"""

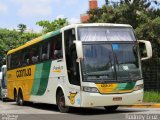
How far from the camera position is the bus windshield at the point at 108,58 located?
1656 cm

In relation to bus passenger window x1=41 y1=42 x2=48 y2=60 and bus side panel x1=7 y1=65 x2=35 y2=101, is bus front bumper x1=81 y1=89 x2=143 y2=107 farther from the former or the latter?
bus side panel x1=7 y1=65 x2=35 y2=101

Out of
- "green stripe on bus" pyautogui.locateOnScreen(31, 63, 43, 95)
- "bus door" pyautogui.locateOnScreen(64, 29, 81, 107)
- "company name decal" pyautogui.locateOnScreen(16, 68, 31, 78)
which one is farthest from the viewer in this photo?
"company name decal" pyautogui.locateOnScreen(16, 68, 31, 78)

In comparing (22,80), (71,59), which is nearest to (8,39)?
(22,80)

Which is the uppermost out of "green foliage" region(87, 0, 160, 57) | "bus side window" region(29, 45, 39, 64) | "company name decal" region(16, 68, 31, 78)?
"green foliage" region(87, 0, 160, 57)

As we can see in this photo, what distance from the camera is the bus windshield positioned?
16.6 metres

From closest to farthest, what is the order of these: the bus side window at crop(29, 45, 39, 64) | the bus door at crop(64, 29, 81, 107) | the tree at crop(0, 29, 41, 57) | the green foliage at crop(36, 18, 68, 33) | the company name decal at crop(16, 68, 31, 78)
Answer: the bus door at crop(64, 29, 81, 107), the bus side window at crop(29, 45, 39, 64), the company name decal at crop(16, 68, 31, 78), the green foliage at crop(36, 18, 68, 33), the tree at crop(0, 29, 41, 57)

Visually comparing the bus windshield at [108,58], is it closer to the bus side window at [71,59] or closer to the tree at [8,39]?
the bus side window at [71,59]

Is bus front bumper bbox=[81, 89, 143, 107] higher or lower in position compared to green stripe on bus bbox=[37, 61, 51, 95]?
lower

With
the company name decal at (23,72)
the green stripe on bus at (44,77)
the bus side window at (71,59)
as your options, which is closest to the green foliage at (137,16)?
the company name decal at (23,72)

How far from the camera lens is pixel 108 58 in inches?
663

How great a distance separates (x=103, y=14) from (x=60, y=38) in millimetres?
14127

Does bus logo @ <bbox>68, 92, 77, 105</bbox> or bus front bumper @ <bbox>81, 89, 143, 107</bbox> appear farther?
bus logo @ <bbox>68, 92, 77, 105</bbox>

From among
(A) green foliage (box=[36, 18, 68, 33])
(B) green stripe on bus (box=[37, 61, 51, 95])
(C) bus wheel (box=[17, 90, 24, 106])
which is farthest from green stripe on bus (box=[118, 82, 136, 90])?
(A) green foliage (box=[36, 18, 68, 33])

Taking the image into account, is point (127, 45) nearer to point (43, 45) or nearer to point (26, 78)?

"""

-- Directions --
Can you quote, word for word, the stretch from the line containing "How great a" through the end of the items?

-- Exercise solution --
How great a distance separates (x=103, y=14) from (x=60, y=38) in millimetres?
14127

Does bus logo @ <bbox>68, 92, 77, 105</bbox> or bus front bumper @ <bbox>81, 89, 143, 107</bbox> appear farther?
bus logo @ <bbox>68, 92, 77, 105</bbox>

From among
(A) green foliage (box=[36, 18, 68, 33])
(B) green stripe on bus (box=[37, 61, 51, 95])
(C) bus wheel (box=[17, 90, 24, 106])
which is farthest from green stripe on bus (box=[118, 82, 136, 90])?
(A) green foliage (box=[36, 18, 68, 33])

Taking the image into account, is point (127, 45) nearer to point (43, 45) or nearer to point (26, 78)?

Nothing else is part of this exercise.